Ideas and doubts for a simple model

I have recently started using stan and have some questions.

I have 2 datasets that solves 2 different equations but with a common parameter, m1.
Eq1: y1 = m1x1+q1
Eq2: y2 = m1
x2 + m2*x3 + q2

my parameters are: m1,m2,q1,q2
and my known data: y1,y2,x1,x2,x3.

In eq1 m1 is more identifiable so I want to solve eq1 first and use its posterior as prior.
How can I proceed?
Do I need to write 2 stan codes (read the output of the first one and use them as input to the second), one for each equation?

And another question: my data has an unknown uncertainty, should I consider it with a new parameter?

Thank you

It sounds like the right approach might actually be to fit both in the same Stan program, which is pretty straightforward.
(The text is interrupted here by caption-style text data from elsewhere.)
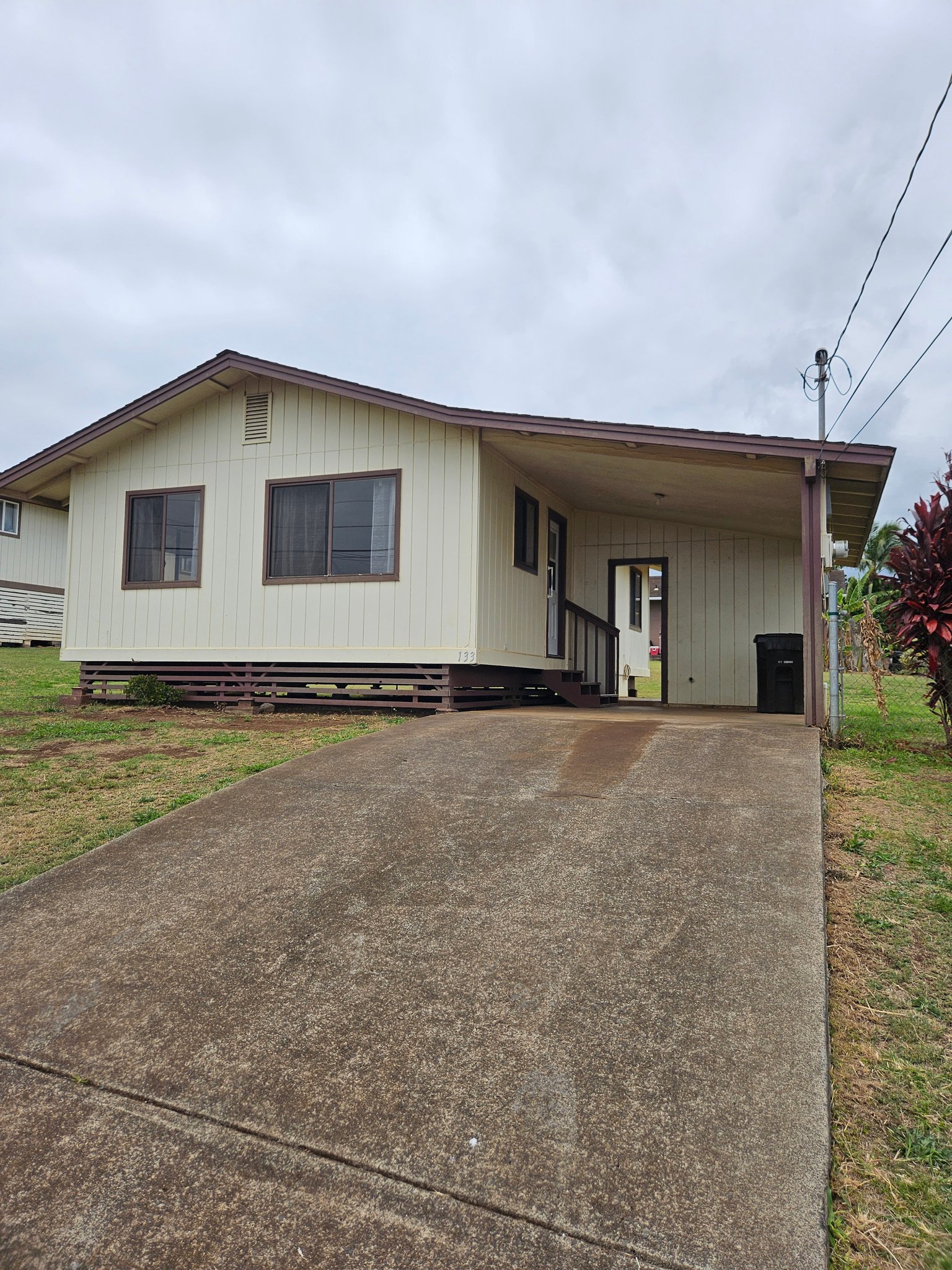 Makawao House: 133 Hanalani Street
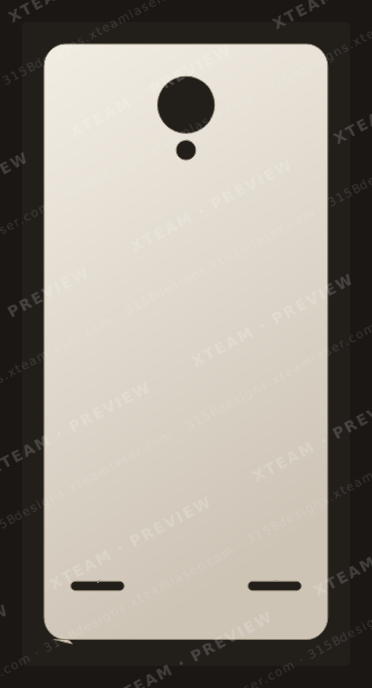 Zte Blade A521 — Zte Blade A521 - Back
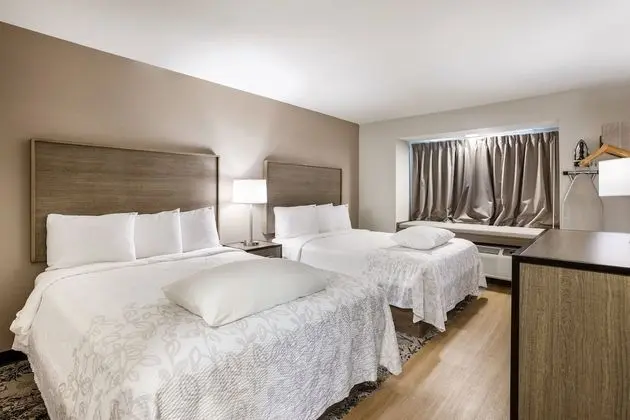 Premium Oda, 2 Büyük (Queen) Boy Yatak (Upgraded Bedding & Snack, Smoke Free)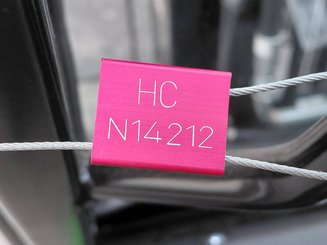 Three wheel front forklift Hangcha XC3-18i (CPDS18-XCC2G-SI) - 9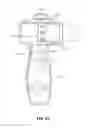 Fig. 30 - Flush position indicator for fastener installation tool for roof truss framing and construction system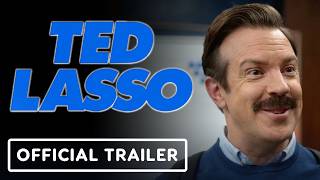 Ted Lasso Season 4 - Official Trailer (2026) Jason Sudeikis, Hannah Waddingham, Juno Temple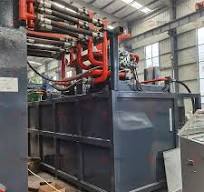 Multi - Blade Hydraulic Gantry Shears Brand New Multi - Knife Scrap Metal  Shears Hydraulic Scrap Metal Shears for Sale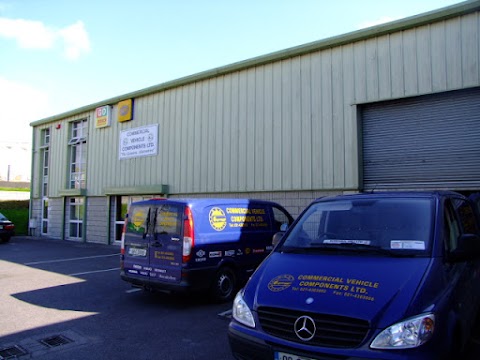 Commercial Vehicle Components Limited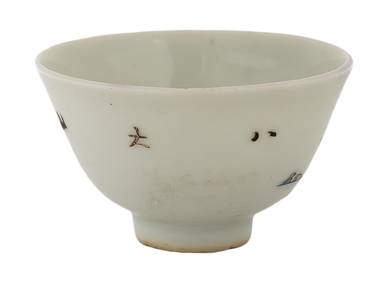 Cup # 42647 porcelain 34 ml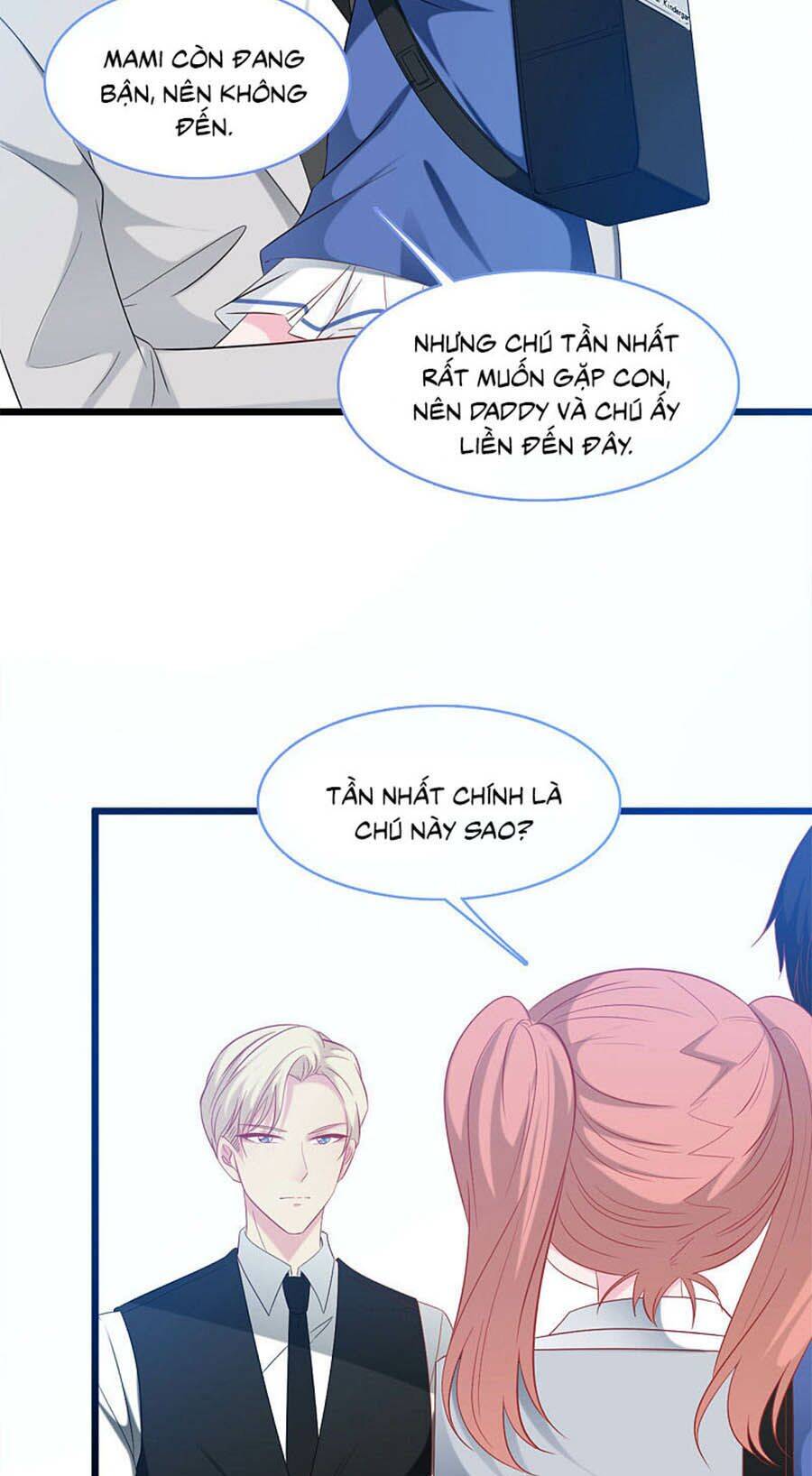 Tổng Tài Daddy Đuổi Tới Nơi Rồi Chapter 120 - 20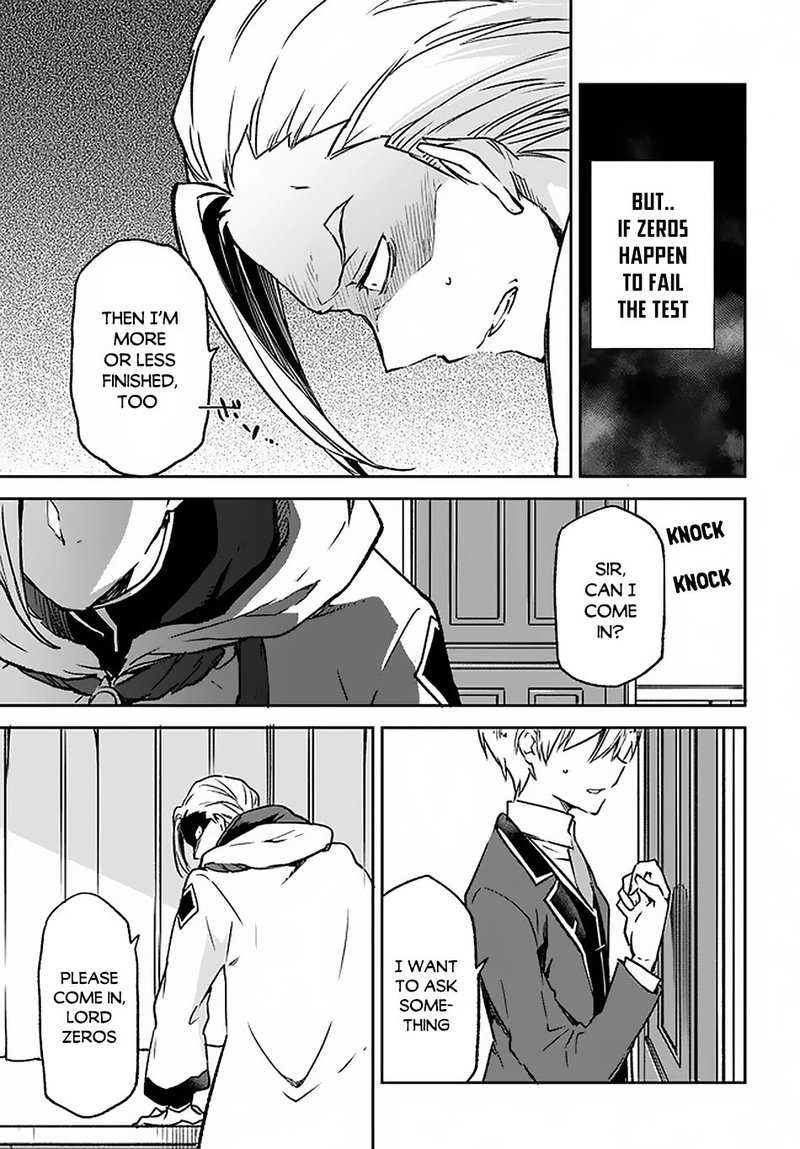 Henkyou Gurashi No Maou Tensei Shite Saikyou No Majutsushi Ni Naru 8 25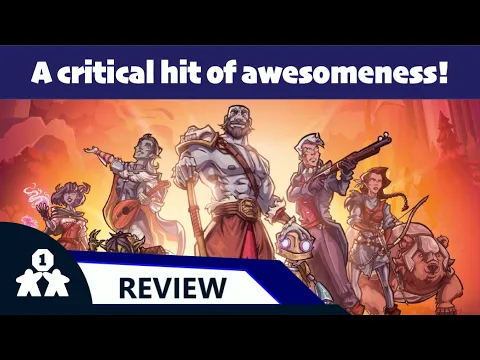 Codenames: Critical Role Adventures review - One Stop Co-Op Shop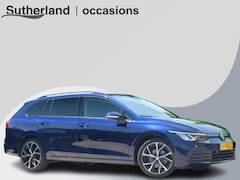 Volkswagen Golf Variant - 1.0 TSI Life Business 110 PK | Adaptieve Cruise | Trekhaak | CarPlay | Stoelverwarming | E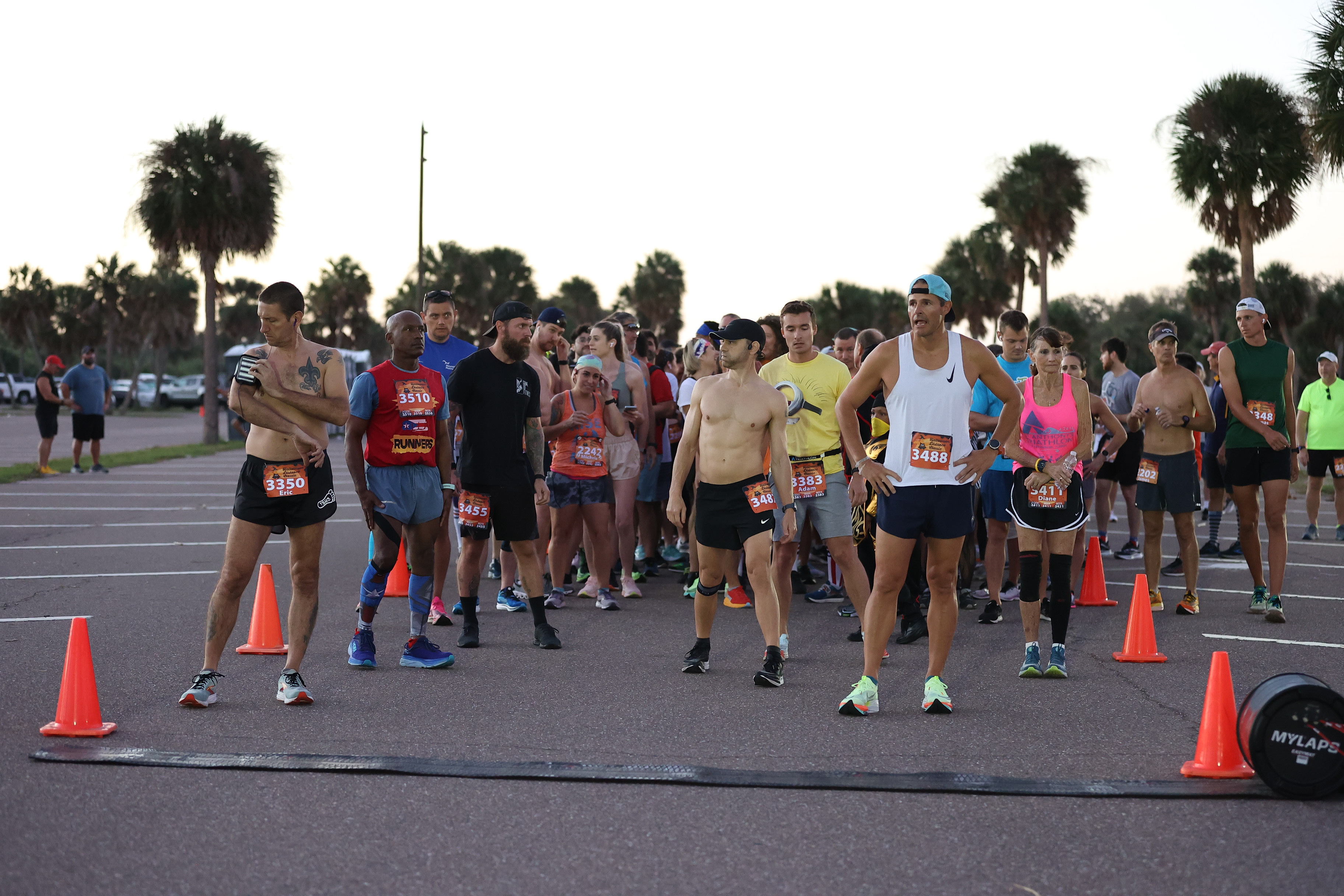 Florida Halloween Distance Classic Half Marathon 10k & 5k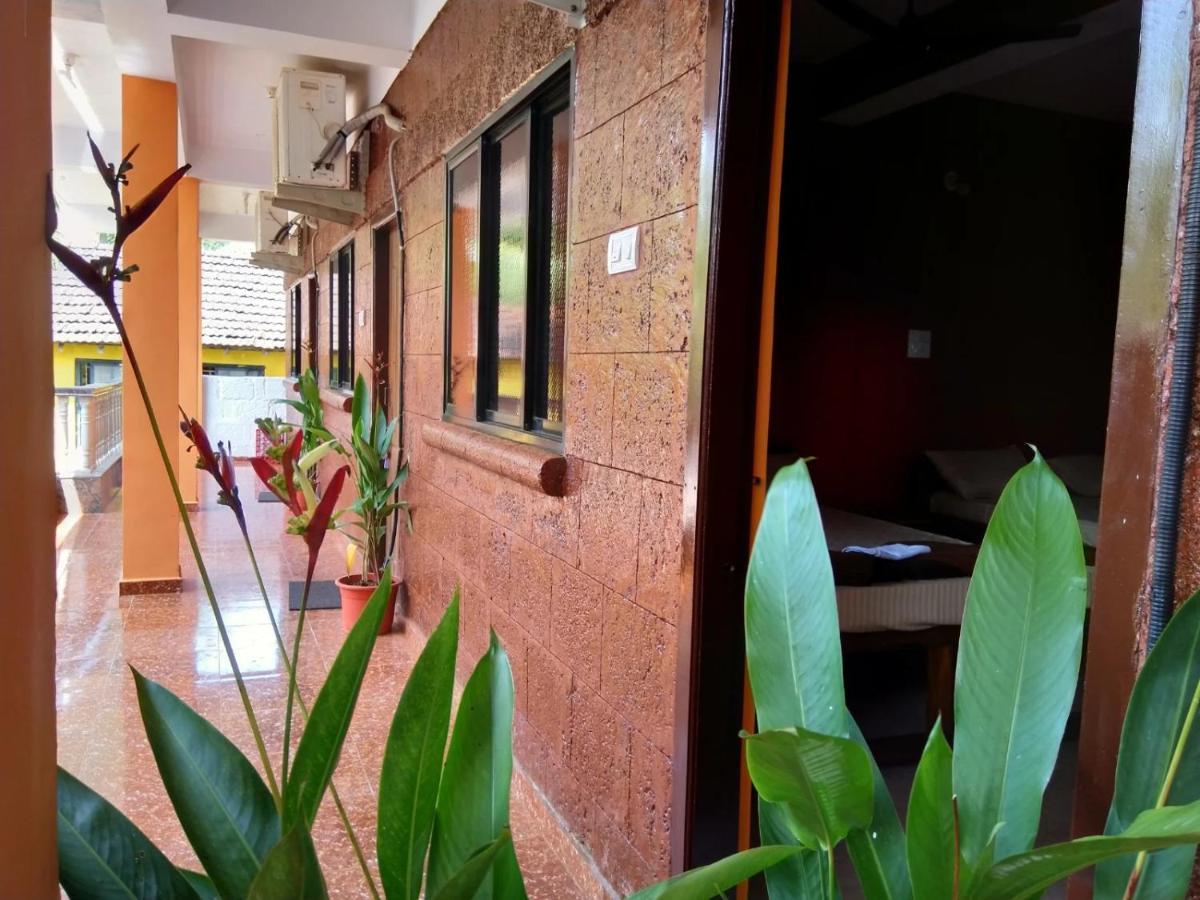 The Boss House Hotel Arambol Eksteriør billede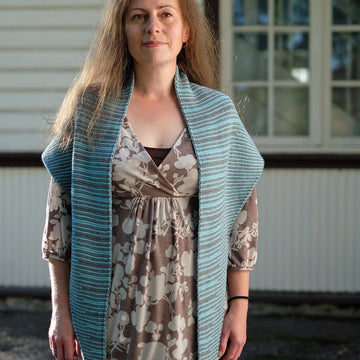 Gartano shawl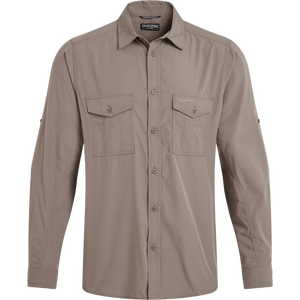 Craghoppers Kiwi II Long Sleeved Shirt Mens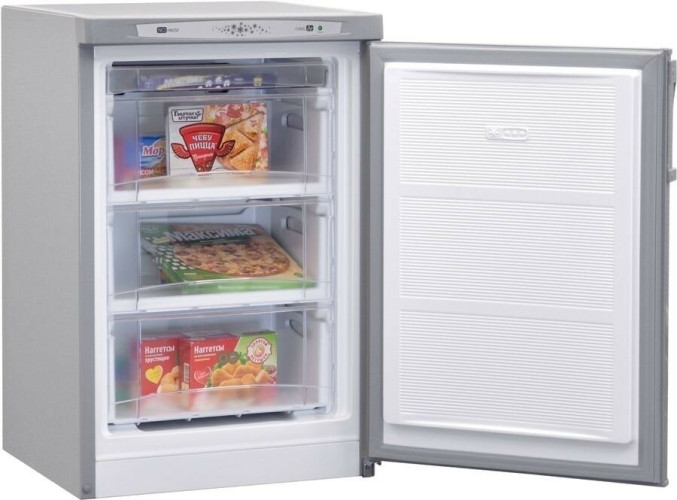 Морозильная камера Nordfrost DF 160NF ISP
For example,

y1 ~ normal(m1 * x1 + q1, sigma_1);
y2 ~ normal(m1 * x2 + m2 * x3 + q2, sigma_2);

I would give something like that a try before trying anything like fitting them sequentially. It’s not always straightforward to feed the posterior from one model in as a prior to another model because the posterior is represented as thousands of draws that don’t always correspond to any named distribution (except in special cases). That said, you could search on the forum and find different approaches for doing that. I don’t have time right now to do the search myself, but I know there have been discussions on the forum about multiple different ways of doing it.

It sounds like maybe you want to estimate a residual standard deviation, like in a linear regression model? If that, then you can just use a parameter like you said. That would be like the sigmas in my example above (declare them with <lower=0> in the parameters block because they are constrained to be positive).

Or do you mean that each data point has nontrivial measurement error? That’s a little bit more complicated but definitely doable. The Stan User’s Guide has a chapter on measurement error that gives some examples.

1 Like

Thank you @jonah for you kind reply!

In this way (by solving the 2 equations in the same code) I am considering a joint likelihood, right?
Is this affected if the numbers of data I have in the 2 datasets (6 for eq1, and 54 for eq2) is different?

And as for the second question, yes I was asking about sigma, it is clear now, thank you.

That shouldn’t be a problem. You can fit equation 1 using 6 observations and equation 2 using 54 in the same model. Roughly something like this:

data {
  int N1; // will be 6
  vector[N1] x1;
  vector[N1] y1;

  int N2; // will be 54
  vector[N2] x2;
  vector[N2] x3;
  vector[N2] y2;
parameters {
  real m1;
  real m2;
  real q1;
  real q2;
  real<lower=0> sigma1;
  real<lower=0> sigma2; 
model {
  y1 ~ normal(m1 * x1 + q1, sigma_1);
  y2 ~ normal(m1 * x2 + m2 * x3 + q2, sigma_2);
  // also probably add priors for the parameters here

Thank you. However the results are better if I separate the problems (2 different stan codes).
Do you think it is feasible to accept the posterior distribution of m1 as the final distribution and use it in model 2 to solve y2 equation?
Basically, I want to fix the m1 distribution in order to determine only the distributions of m2 and q2 from the second equation. In this way I can’t define m1 in the parameter block.
Do I have to declare it in the data block? How is defined the likelihood then?

Thank you

@Jonah is right that you should just fit a joint model. But I’d be careful about what it means to be the “same parameter”. They may have a similar role, but regression coefficients change meaning in the presence of other regression coefficients.

There’s no way to capture a posterior and use it as a prior in Stan unless everything is conjugate and you unfold it by hand.

On the other hand, as @Jonah suggested, fitting the joint model is equivalent to using whatever ad hoc posterior comes from the first model as the prior to the second model. If your first likelihood is p(y_1 \mid \theta) with a prior of p(\theta) and you want to use the posterior as the prior for a regression of p(y_2 \mid \theta, \phi), then that is

p(\theta \mid y_1) \cdot p(\phi) \cdot p(y_2 \mid \theta, \phi) \propto p(y_1 \mid \theta) \cdot p(\theta) \cdot p(\phi) \cdot p(y_2 \mid \theta, \phi).